CART students design zoo enrichment tools for Fresno Chaffee animals
CART students are building zoo enrichment tools, including a faux prey feeder and an app, turning classroom fabrication into animal-care work with real workforce value.

At the Center for Advanced Research and Technology, students are spending a semester turning science class into a working partnership with the Fresno Chaffee Zoo. The project reaches beyond a classroom assignment: 11th- and 12th-grade students from Fresno and Clovis unified school districts are researching animals, building enrichment tools and learning how design decisions affect both animal behavior and professional zoo care.
CART is a 75,000-square-foot research and technology facility where students work with outside partners, and the zoo collaboration has been going on for years. In this project, students study an assigned animal and then design devices meant to encourage natural behaviors. Environmental science teacher Titus Patton said the work can include feeding enrichment or tools that help animals move through their pens differently or interact with objects in new ways.

The assignments are divided by skill level. First-year students do the foundational fabrication, including cutting wood and sanding materials. Second-year engineering students take on more advanced design and safety work. That progression matters because it gives students a path from basic shop skills to work that resembles the kind of testing, iteration and risk review found in engineering and design jobs.
One of the most practical pieces of the collaboration is an app students are helping develop for zookeepers.

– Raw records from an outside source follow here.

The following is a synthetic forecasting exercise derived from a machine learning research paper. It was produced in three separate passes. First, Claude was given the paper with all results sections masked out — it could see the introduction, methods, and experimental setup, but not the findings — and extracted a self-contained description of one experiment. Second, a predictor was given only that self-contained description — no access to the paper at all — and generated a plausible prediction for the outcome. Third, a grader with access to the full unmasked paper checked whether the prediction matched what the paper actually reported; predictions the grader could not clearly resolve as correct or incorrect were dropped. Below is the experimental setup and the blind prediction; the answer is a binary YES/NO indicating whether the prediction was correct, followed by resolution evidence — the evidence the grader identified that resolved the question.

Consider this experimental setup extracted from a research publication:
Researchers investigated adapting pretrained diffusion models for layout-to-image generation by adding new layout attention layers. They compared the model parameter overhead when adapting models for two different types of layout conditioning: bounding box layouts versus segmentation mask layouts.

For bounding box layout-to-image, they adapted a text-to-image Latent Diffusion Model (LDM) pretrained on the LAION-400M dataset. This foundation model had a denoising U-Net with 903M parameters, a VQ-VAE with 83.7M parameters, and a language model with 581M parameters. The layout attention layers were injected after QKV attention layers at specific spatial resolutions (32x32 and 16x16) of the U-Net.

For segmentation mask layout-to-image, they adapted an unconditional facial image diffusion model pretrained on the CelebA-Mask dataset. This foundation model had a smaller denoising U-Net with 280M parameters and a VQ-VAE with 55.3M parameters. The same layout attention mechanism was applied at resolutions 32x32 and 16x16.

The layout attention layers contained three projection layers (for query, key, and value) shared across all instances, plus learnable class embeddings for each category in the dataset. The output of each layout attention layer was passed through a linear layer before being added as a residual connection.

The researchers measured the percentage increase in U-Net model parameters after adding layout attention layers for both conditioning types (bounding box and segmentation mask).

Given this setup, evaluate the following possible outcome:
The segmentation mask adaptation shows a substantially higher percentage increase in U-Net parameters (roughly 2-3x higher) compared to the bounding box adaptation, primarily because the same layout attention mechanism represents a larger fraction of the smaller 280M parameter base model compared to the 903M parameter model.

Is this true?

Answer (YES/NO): YES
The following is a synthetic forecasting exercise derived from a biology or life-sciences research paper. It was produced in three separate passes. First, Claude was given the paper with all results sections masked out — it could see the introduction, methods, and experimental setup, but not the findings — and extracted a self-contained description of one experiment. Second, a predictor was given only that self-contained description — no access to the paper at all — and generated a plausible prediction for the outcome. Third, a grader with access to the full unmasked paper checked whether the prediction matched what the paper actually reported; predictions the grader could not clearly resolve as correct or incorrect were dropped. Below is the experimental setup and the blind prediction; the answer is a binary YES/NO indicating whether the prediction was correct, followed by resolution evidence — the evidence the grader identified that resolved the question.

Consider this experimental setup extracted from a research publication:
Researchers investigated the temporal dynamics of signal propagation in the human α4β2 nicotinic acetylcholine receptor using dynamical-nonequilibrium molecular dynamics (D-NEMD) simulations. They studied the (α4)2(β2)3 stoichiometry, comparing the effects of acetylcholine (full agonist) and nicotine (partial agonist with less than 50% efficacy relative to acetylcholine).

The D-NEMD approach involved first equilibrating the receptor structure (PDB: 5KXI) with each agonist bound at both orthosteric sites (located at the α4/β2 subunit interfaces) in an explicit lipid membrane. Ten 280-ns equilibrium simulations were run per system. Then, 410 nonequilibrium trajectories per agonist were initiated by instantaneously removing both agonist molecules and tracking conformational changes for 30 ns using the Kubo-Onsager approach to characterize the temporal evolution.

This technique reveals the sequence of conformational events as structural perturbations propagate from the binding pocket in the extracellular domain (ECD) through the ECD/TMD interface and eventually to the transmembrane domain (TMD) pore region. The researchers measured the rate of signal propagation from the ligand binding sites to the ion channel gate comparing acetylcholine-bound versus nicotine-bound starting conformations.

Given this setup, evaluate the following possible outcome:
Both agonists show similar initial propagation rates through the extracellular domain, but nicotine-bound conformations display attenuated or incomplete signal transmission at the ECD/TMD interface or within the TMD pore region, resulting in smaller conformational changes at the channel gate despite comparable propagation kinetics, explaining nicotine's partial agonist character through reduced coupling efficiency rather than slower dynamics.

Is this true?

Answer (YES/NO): NO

The goal is to track how animals interact with enrichment items, giving staff a way to evaluate what works and what does not. Ronnie Kerestus, whom Fresno Chaffee Zoo identifies as curator of animal outreach, bird show and well-being/enrichment, said the project pushes animal care further. “Now enrichment gets to be bigger, better and automatic, and we can go even further and then with an app being developed for enrichment to evaluate that enrichment that's being given to them, and all just kind of comes together,” Kerestus said.
The Fresno County Superintendent of Schools said CART students also created tools such as a faux prey feeder, designed to spark natural behaviors through research, design and direct work with zookeepers. For students headed toward engineering, design or technical trades, the result is a portfolio of real products built for a public institution, not a class exercise that ends when the bell rings.
Senior Benjamin Bossarte said the experience gives students resume-worthy hands-on learning they can use in job interviews later. That is the larger value of the project for Fresno County: it links a local school pipeline, a major zoo and practical skill-building in a way that can support both animal welfare and student careers. Fresno Chaffee Zoo says its mission is to inspire care for animals, create meaningful connections, build community and save wildlife, and this partnership puts those goals into daily practice.